# Poodle Day 2011



## PoodlePowerBC (Feb 25, 2011)

Well, here are the pics so far from today. We had a wonderful time and met lots of great poodles and their people. The weather was fabulous!!


----------



## MamaTiff (Sep 23, 2011)

I'm so jealous that looks like so much fun!


----------



## PoodleMomAnew (Dec 22, 2010)

I wanna be there!! Maybe next year..... Thanks for the photos!


----------



## spoospirit (Mar 10, 2009)

_I'm jealous too, and we get out a lot with our spoos! I can see that everyone had a great time! I have never seen anything like that. Thanks for sharing._


----------



## Rowan (May 27, 2011)

O...M...G. It's POODLETOPIA!


----------



## schnauzerpoodle (Apr 21, 2010)

I was there too. FOUR HUNDRED poodles were in a town that has a population of 3722 this weekend! 

Will upload pictures ASAP - just got back and really really exhausted.

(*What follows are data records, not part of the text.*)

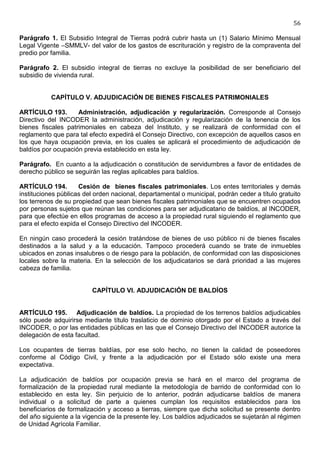56

Parágrafo 1. El Subsidio Integral de Tierras podrá cubrir hasta un (1) Salario Mínimo Mensual
Legal Vigente –SMMLV- del valor de los gastos de escrituración y registro de la compraventa del
predio por familia.

Parágrafo 2. El subsidio integral de tierras no excluye la posibilidad de ser beneficiario del
subsidio de vivienda rural.


           CAPÍTULO V. ADJUDICACIÓN DE BIENES FISCALES PATRIMONIALES

ARTÍCULO 193.       Administración, adjudicación y regularización. Corresponde al Consejo
Directivo del INCODER la administración, adjudicación y regularización de la tenencia de los
bienes fiscales patrimoniales en cabeza del Instituto, y se realizará de conformidad con el
reglamento que para tal efecto expedirá el Consejo Directivo, con excepción de aquellos casos en
los que haya ocupación previa, en los cuales se aplicará el procedimiento de adjudicación de
baldíos por ocupación previa establecido en esta ley.

Parágrafo. En cuanto a la adjudicación o constitución de servidumbres a favor de entidades de
derecho público se seguirán las reglas aplicables para baldíos.

ARTÍCULO 194.        Cesión de bienes fiscales patrimoniales. Los entes territoriales y demás
instituciones públicas del orden nacional, departamental o municipal, podrán ceder a título gratuito
los terrenos de su propiedad que sean bienes fiscales patrimoniales que se encuentren ocupados
por personas sujetos que reúnan las condiciones para ser adjudicatario de baldíos, al INCODER,
para que efectúe en ellos programas de acceso a la propiedad rural siguiendo el reglamento que
para el efecto expida el Consejo Directivo del INCODER.

En ningún caso procederá la cesión tratándose de bienes de uso público ni de bienes fiscales
destinados a la salud y a la educación. Tampoco procederá cuando se trate de inmuebles
ubicados en zonas insalubres o de riesgo para la población, de conformidad con las disposiciones
locales sobre la materia. En la selección de los adjudicatarios se dará prioridad a las mujeres
cabeza de familia.


                         CAPÍTULO VI. ADJUDICACIÓN DE BALDÍOS


ARTÍCULO 195. Adjudicación de baldíos. La propiedad de los terrenos baldíos adjudicables
sólo puede adquirirse mediante título traslaticio de dominio otorgado por el Estado a través del
INCODER, o por las entidades públicas en las que el Consejo Directivo del INCODER autorice la
delegación de esta facultad.

Los ocupantes de tierras baldías, por ese solo hecho, no tienen la calidad de poseedores
conforme al Código Civil, y frente a la adjudicación por el Estado sólo existe una mera
expectativa.

La adjudicación de baldíos por ocupación previa se hará en el marco del programa de
formalización de la propiedad rural mediante la metodología de barrido de conformidad con lo
establecido en esta ley. Sin perjuicio de lo anterior, podrán adjudicarse baldíos de manera
individual o a solicitud de parte a quienes cumplan los requisitos establecidos para los
beneficiarios de formalización y acceso a tierras, siempre que dicha solicitud se presente dentro
del año siguiente a la vigencia de la presente ley. Los baldíos adjudicados se sujetarán al régimen
de Unidad Agrícola Familiar.
 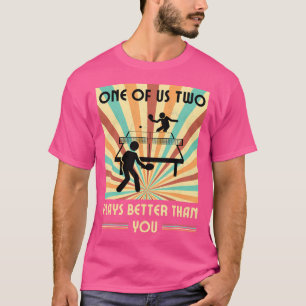 One Of Use Two Plays Better Than You Table Tennis T-Shirt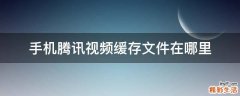 手机腾讯视频缓存文件在哪里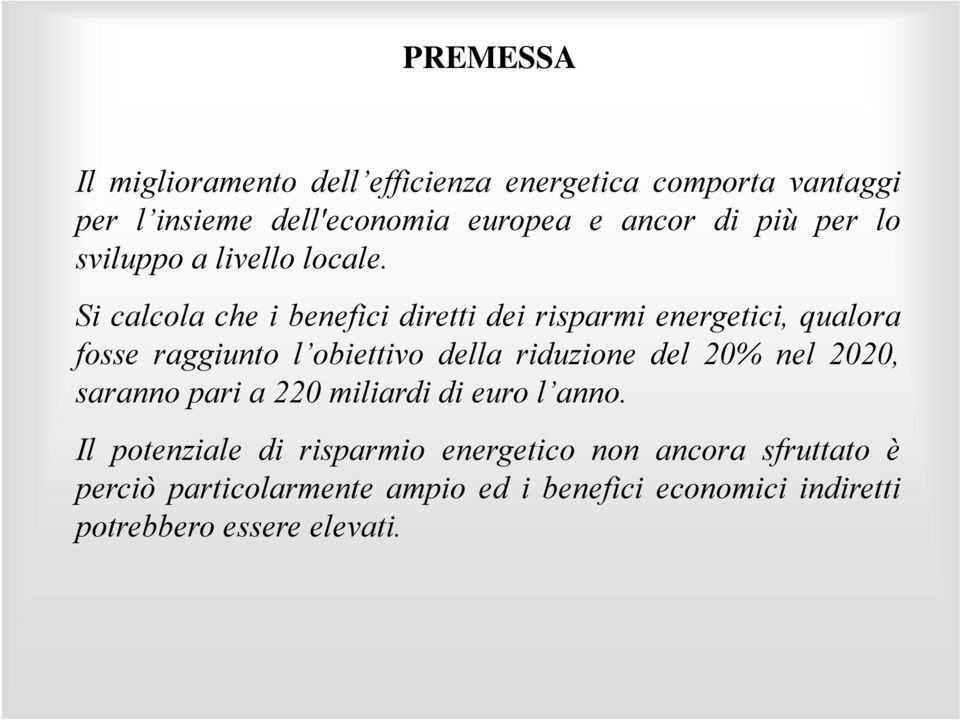 Si calcola che i benefici diretti dei risparmi energetici, qualora fosse raggiunto l obiettivo della riduzione del 20% nel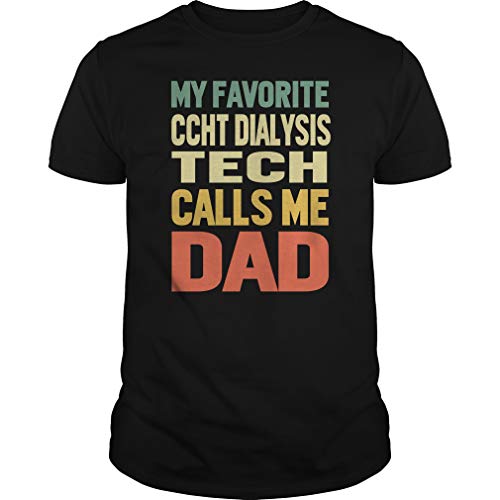 My Favorite Ccht Dialysis Tech Calls Me DAD T-Shirt Black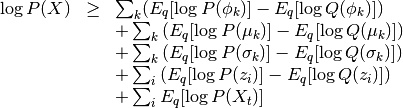 \begin{array}{rcl}
\log P(X) &\ge&
\sum_k (E_q[\log P(\phi_k)] - E_q[\log Q(\phi_k)]) \\
&&
+\sum_k \left( E_q[\log P(\mu_k)] - E_q[\log Q(\mu_k)] \right) \\
&&
+\sum_k \left( E_q[\log P(\sigma_k)] - E_q[\log Q(\sigma_k)] \right) \\
&&
+\sum_i \left( E_q[\log P(z_i)] - E_q[\log Q(z_i)] \right) \\
&&
+\sum_i E_q[\log P(X_t)]
\end{array}
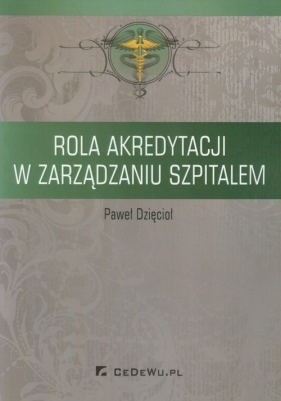 Rola akredytacji w zarządzaniu szpitalem - Paweł Dzięcioł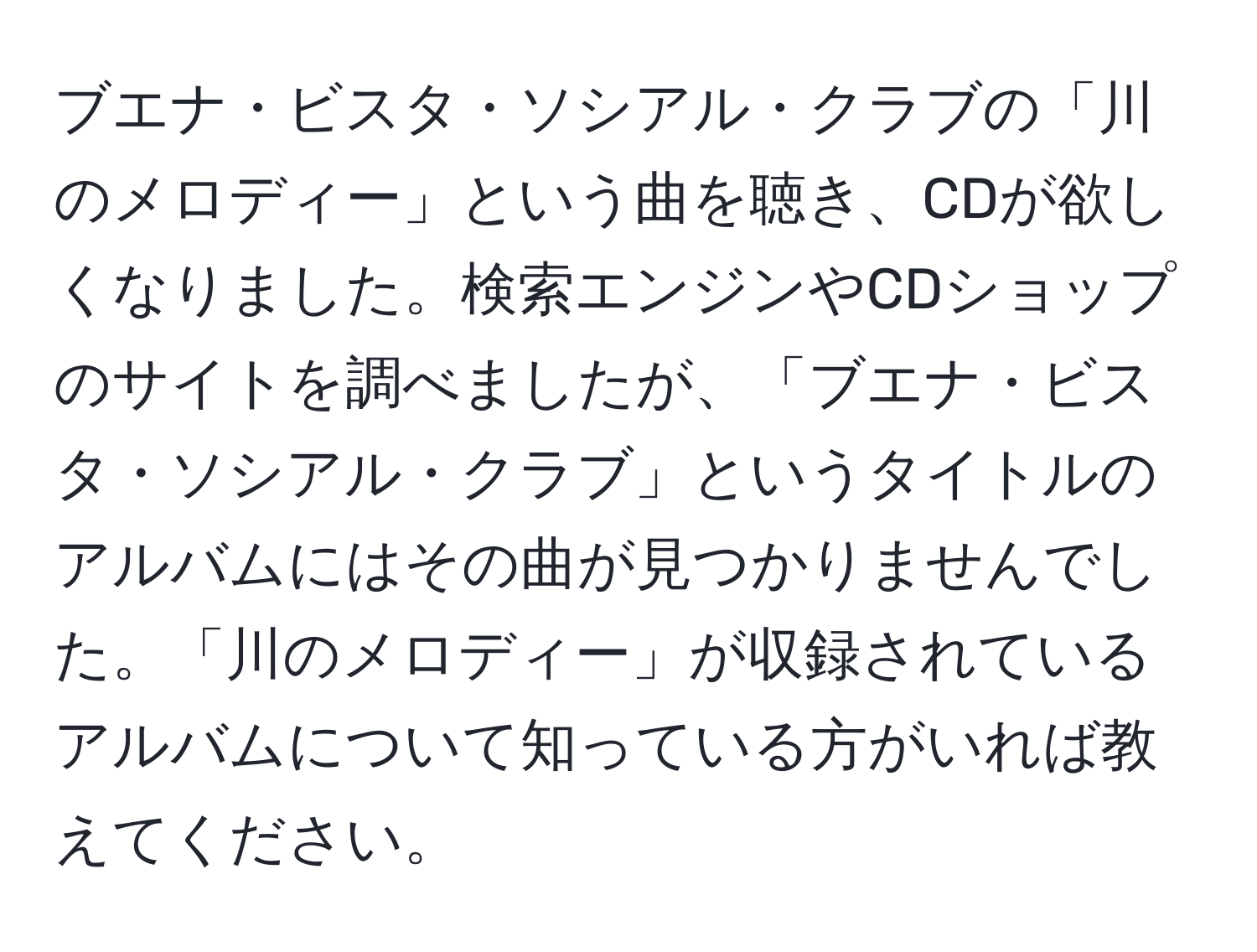 ブエナ・ビスタ・ソシアル・クラブの「川のメロディー」という曲を聴き、CDが欲しくなりました。検索エンジンやCDショップのサイトを調べましたが、「ブエナ・ビスタ・ソシアル・クラブ」というタイトルのアルバムにはその曲が見つかりませんでした。「川のメロディー」が収録されているアルバムについて知っている方がいれば教えてください。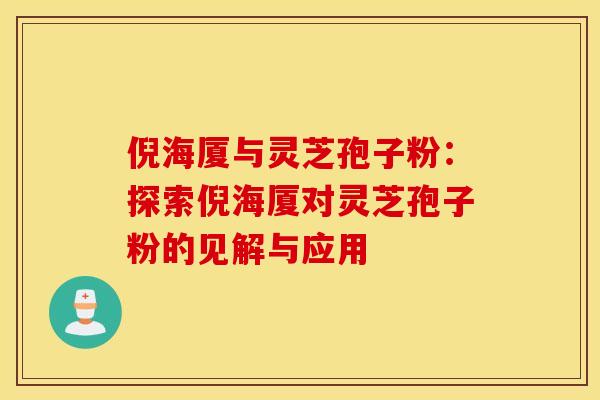倪海厦与灵芝孢子粉：探索倪海厦对灵芝孢子粉的见解与应用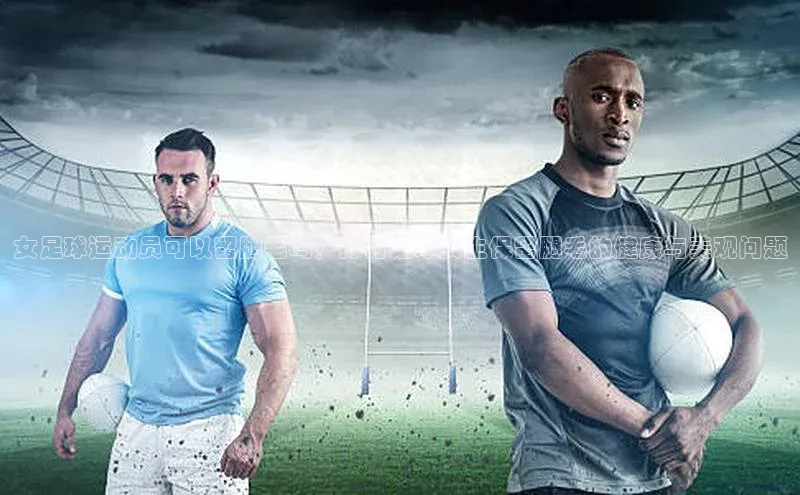 星空体育全站app在线平台极氪智能科技女足球运动员可以留腿毛吗？探讨足球女生保留腿毛的健康与美观问题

Besides our member from BC, there were poodles coming to California from Colorado, Illinois, Idaho, Vermont ….


----------



## Chagall's mom (Jan 9, 2010)

schnauzerpoodle said:


> I was there too. FOUR HUNDRED poodles were in a town that has a population of 3722 this weekend!
> ….


I would call that place Heaven on Earth! What a blast, I so would like to be there someday!!


----------



## schnauzerpoodle (Apr 21, 2010)

A lot of pictures are on FozzieMom's camera. Here's some of mine:

https://www.facebook.com/media/set/?set=a.10150842964100384.747711.882650383&l=0399785dc6&type=1


----------



## cavon (Aug 10, 2010)

WOW!!!!!!!!!!!!!!!!!! I love the golden with his poodle wig on!!!!!!!!!!!!!!!!!! Looks like a grand time was had by all!!!


----------



## Maura9900 (Mar 31, 2011)

Great pictures! What an amazing event!


----------



## LEUllman (Feb 1, 2010)

I want a Poodle Day flag!


----------



## schnauzerpoodle (Apr 21, 2010)

LEUllman said:


> I want a Poodle Day flag!


I think they sell it there. You and Beau should come join us next year!!!


----------



## LEUllman (Feb 1, 2010)

Is it always held at the same time of year? First Saturday in October, or something like that? I'm going to put it on the calendar and make darn sure we can go!


----------



## schnauzerpoodle (Apr 21, 2010)

It will take place on September 29, 2012.

See Poodle Day Events - Poodle and Labradoodle parade and event


----------



## PoodlePowerBC (Feb 25, 2011)

Hey, if anyone would like to see more photos, I've posted them on Flickr, hopefully this link will take you there. It was truly amazing!!!
Poodle Day 2011 - a set on Flickr


----------



## ArreauStandardPoodle (Sep 1, 2009)

What an incredible idea! So happy for those who got to go. Looks like a great time!


----------